American Chemical Society
Browse

A Biodegradable High-Efficiency Magnetic Nanoliposome Promotes Tumor Microenvironment-Responsive Multimodal Tumor Therapy Along with Switchable T2 Magnetic Resonance Imaging

Download (1.08 MB)
journal contribution
posted on 2022-05-18, 13:04 authored by Qingdong Li, Wenjuan Gao, Caiyun Zhang, Peng Wang, Xin Wang, Miao Yan, Wenguo Jiang, Zhengyan Wu, Pengfei Wei, Geng Tian, Guilong Zhang
We explored the catalytic activity and magnetic resonance imaging (MRI) capacity of Cu-doped ultrasmall iron oxides with different doping ratios. Then, we screened a highly efficient ultrasmall active catalyst (UAC). Subsequently, a biodegradable magnetic nanoliposome was developed for multimodal cancer theranostics through pH-sensitive liposome coating of these UACs.

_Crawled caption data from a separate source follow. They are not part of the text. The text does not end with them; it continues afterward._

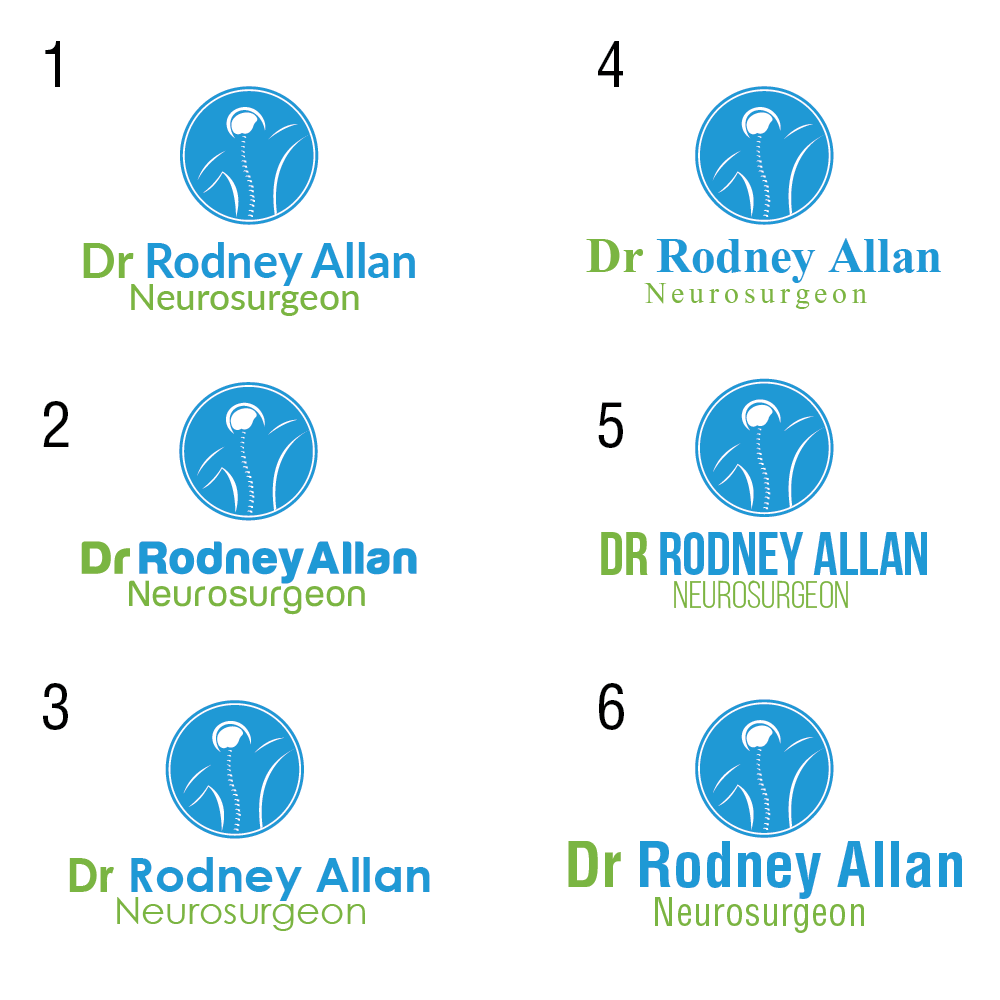 Logo Design by TB Designs for this project | Design #13849373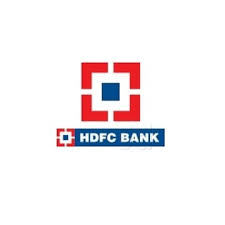 HDFC Bank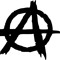 AT-bass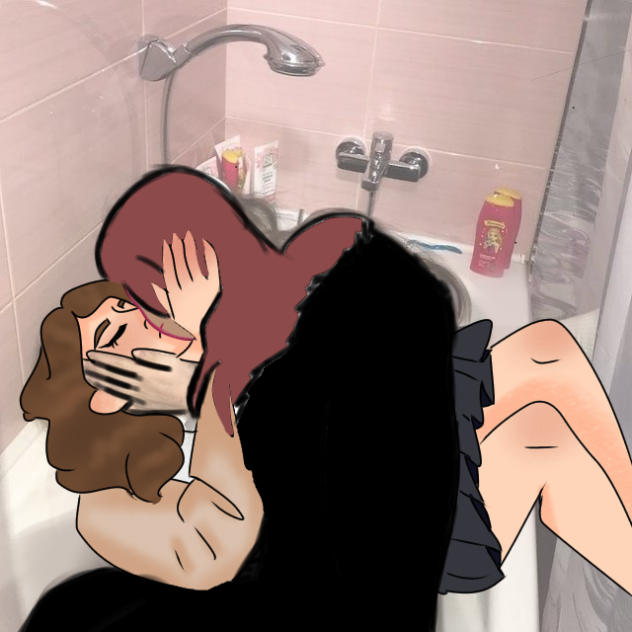 Alex & Sprouty ship UnU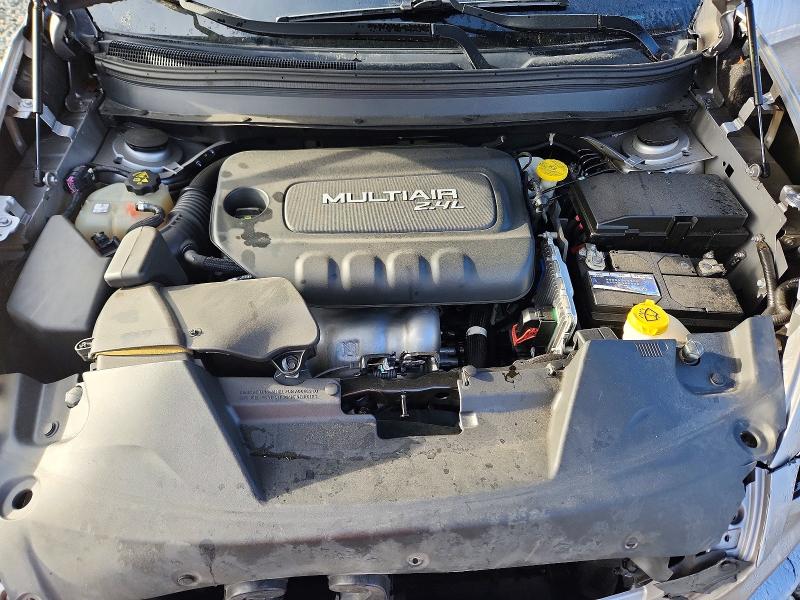 2018 Jeep Cherokee მანქანა იყიდება აუქციონზე, vin: 1C4PJLCBXJD618463, აუქციონის ნომერი: 41734306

Upon entering the body, the magnetic nanoliposomes significantly prolonged the metabolic time of UACs and promoted their accumulation in tumors. Then, the strong photothermal (PT) effect of the magnetic nanoliposome quickly ablated the tumor, showing promising PT therapy. Upon entering tumor cells, the magnetic nanoliposome rapidly degraded into many UACs and released chemotherapeutic drugs, contributing to chemotherapy. In addition, UACs not only catalyzed Fenton-type reaction to produce excessive reactive oxygen species (ROS) but also inhibited the synthesis of endogenous GSH by inactivating glutamyl cysteine ligase, contributing to cancer ferroptosis. Furthermore, the assembly-dissociation process of UACs showed the function of magnetic relaxation switches, significantly enhancing tumor MRI signal change, achieving a more accurate diagnosis of the tumor. Therefore, this magnetic nanoliposome splits into many UACs upon drug release and regulates the tumor microenvironment to overproduce ROS for enhanced synergistic tumor theranostics, which provides a strategy for developing next-generation magnetic catalysts with biodegradability and multimodal antitumor theranostics.